This is for a person whom I really respect, admire, and care for. I nearly have no chance to open this up between both of us because we both like avoiding awkward situation, and love being the strong one.
I tried all possible ways to make our relationship work, but i guess, I failed. I tried to show that I do care about you, and I hope you knew that I am an action-oriented person. I don’t say nice words, write nice things, but if you take it, you will realize that I am not that bad.
I am so sorry that I have weird theory on friendship – no friends forever nor enemy forever. I really wish you wouldn’t be the one who proves my friendship theory right again. If do, I am so sorry that I have to categorize you as one of them.
No self-praise, but I believe that I seldom disappoint my friends. I tried my best to be sincere, but I can also be the worst friends if I think you are not worth of my sincerity and effort. Why would you want to make such an angel person to an evil?
I do feel very awkward whenever I see you. SUPER AWKWARD. Maybe it’s only me. But, I am pretty confident of my feelings.
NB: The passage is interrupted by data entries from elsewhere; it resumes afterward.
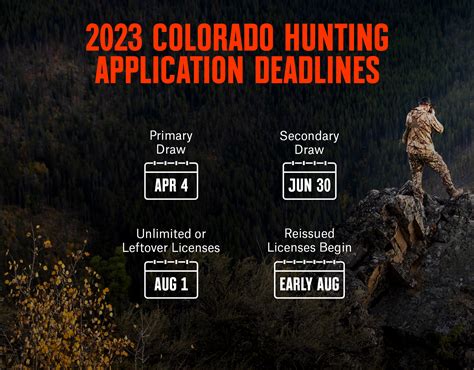 2023 COLORADO HUNTING APPLICATION DEADLINES

Primary Draw
APR 4

Secondary Draw
JUN 30

Unlimited or Leftover Licenses
AUG 1

Reissued Licenses Begin
EARLY AUG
I know that you feel the same way too. Every time we see each other, you will give me a poker face even you were smiling sweetly in the previous second. I have no idea since when you never look into my eyes when we are talking to each other. You go away, you look away, so, you think that’s what I am worth for, from you? That’s really sweet.
C’mon, my dear friend. Please don’t take my kindness for granted. I am a nice person. I am a sweet person. I am a thoughtful person. I am a caring person. But, these only apply to people who are worth of my kindness. I don’t let everybody get close to me, nice to me, care for me, hug me, touch me, and say nice words to me. Please also remember that whenever you take something from this world, you have to give something. That’s why I normally take after multiple thoughts.
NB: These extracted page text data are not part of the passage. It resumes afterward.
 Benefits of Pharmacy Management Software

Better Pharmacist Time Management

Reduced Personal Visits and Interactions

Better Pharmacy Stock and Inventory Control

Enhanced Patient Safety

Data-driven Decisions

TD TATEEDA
That’s what we call a fair world.
I don’t like hypocrite. And, you do not have to hide or pretend yourself when you are dealing with me. Don’t forget what my field is, plus I am a very sensitive person. I trust my feelings a lot. If you care about me, but you don’t show anything, it still means nothing to me. Saying without action = nothing to me.
I am sorry if this is still harsh for you. I have told you, I don’t say nice words to true friends. I help my friends discover their inner self for free. If you want me to say nice things, please don’t be my friend. My words are hurtful, but definitely useful.
Anyway, so far I still admire your talent and your passion. As long as you keep both maintain or up to another level, I will still look up to you.
Thanks for being so unapproachable. Wish you had a good life and future.